Trying to pick winners and losers from the thousands of digital tokens in the nearly $2 trillion cryptocurrency market may not be worth the effort. Cryptocurrency prices tend to move in the same direction and remain susceptible to shocks as a whole, given that the market is highly interconnected, according to findings from a study by the Federal Reserve Bank of Chicago.

“The Connectivity Index values ​​that I calculate using different specifications, sample sizes, and time windows vary between 86% and 97%,” wrote Filippo Ferroni, senior economist at the Chicago Fed. “From a risk management perspective, this also suggests that building a diversified cryptocurrency portfolio would be very difficult.”

Crypto prices have mostly fallen this year as the Fed hikes rates and the Ukraine war weighs on investor sentiment.
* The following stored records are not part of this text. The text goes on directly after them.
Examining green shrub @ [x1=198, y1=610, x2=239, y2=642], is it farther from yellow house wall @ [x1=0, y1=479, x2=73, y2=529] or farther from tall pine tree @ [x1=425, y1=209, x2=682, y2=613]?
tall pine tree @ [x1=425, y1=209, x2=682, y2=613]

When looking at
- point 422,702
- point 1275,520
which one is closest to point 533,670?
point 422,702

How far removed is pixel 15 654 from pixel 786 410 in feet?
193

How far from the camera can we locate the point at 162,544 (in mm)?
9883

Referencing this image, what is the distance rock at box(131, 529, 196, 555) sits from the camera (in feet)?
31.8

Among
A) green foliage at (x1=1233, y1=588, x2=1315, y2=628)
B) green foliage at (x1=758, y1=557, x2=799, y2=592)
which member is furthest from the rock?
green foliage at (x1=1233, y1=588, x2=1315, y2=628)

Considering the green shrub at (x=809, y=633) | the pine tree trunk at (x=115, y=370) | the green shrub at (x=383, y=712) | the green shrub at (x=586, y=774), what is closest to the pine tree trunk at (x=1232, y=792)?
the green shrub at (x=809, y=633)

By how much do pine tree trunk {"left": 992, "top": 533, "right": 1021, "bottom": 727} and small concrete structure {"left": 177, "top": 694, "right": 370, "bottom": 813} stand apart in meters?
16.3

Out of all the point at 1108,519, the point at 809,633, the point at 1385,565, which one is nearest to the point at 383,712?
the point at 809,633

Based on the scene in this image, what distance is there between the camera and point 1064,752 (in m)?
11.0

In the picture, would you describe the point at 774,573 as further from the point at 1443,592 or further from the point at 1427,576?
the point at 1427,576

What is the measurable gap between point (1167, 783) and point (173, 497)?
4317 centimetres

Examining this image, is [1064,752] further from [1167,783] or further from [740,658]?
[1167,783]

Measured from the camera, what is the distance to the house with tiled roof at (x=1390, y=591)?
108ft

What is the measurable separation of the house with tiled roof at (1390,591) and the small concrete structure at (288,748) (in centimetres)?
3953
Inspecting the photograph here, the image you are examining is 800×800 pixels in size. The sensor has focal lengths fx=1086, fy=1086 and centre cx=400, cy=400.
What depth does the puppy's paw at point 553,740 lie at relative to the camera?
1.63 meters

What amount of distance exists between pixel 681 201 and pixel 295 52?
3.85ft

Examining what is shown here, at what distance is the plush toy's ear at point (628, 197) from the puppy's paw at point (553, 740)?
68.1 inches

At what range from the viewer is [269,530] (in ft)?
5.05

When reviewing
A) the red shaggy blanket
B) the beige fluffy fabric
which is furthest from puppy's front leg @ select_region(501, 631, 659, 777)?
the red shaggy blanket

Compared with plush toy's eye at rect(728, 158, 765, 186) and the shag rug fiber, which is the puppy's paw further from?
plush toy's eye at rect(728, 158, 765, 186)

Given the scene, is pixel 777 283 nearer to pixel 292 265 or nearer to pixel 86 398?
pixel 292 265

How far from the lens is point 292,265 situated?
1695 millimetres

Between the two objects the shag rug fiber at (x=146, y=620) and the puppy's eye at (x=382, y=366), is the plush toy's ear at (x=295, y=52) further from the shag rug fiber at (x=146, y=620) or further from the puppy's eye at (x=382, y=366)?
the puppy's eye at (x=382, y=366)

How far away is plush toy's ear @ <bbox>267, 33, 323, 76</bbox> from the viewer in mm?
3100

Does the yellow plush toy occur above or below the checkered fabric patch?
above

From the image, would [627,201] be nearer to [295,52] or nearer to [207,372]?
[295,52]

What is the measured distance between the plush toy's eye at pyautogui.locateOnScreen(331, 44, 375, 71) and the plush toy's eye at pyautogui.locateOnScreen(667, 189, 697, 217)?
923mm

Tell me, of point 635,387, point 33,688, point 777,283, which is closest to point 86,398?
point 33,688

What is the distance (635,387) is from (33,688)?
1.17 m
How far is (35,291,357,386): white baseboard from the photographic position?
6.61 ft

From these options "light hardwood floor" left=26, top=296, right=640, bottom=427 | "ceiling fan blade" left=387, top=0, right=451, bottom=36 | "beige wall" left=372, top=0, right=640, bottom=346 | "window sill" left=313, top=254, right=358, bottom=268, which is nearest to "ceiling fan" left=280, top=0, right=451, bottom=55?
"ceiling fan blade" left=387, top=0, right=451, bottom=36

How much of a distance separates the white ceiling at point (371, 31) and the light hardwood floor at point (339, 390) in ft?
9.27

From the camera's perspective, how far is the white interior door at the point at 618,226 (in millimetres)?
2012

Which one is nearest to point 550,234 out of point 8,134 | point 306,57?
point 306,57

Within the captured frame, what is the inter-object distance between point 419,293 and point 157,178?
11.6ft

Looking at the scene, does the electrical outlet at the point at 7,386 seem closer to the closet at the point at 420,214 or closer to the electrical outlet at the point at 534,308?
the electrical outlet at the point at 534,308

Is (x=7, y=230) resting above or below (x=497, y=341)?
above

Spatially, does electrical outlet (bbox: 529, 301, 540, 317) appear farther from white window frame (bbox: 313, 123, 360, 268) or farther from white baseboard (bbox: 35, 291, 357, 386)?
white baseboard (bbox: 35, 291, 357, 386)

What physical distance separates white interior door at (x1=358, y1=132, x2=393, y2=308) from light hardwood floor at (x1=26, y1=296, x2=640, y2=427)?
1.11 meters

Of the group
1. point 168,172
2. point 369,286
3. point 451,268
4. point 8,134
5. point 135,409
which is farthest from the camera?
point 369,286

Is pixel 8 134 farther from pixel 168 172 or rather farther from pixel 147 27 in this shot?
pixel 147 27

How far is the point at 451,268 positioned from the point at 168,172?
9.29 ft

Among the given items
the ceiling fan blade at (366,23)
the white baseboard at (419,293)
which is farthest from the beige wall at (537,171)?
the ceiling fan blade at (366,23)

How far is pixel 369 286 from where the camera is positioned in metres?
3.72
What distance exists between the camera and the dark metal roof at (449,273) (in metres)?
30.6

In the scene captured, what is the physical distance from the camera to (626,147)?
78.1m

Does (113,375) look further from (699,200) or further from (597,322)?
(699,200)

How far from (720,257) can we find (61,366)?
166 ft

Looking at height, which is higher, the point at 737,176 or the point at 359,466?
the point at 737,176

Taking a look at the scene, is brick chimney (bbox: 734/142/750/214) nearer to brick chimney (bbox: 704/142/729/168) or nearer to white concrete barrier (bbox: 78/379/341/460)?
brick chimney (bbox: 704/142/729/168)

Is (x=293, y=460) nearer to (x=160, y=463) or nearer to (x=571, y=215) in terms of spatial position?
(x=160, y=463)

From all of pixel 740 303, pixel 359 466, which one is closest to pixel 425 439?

Bitcoin and Ether fell around 20% and 10% respectively. Few tokens withstood downtrends as the 2020 coronavirus pandemic and 2021 Beijing crypto ban wreaked havoc on the crypto market.

However, the study pointed out that a small fraction of price movements can be attributed to the individual characteristics of single digital currencies despite the strong interconnectedness.

The second largest cryptocurrency, Ether, has seen a bigger rally in the past two weeks compared to Bitcoin, which has been limited for the past few months. Ether’s price surged above $3,000 on Tuesday for the first time in about three weeks. This decision is partly due to Ethereum’s technical upgrades that aim to reduce power consumption to secure the network and improve its speed and scalability.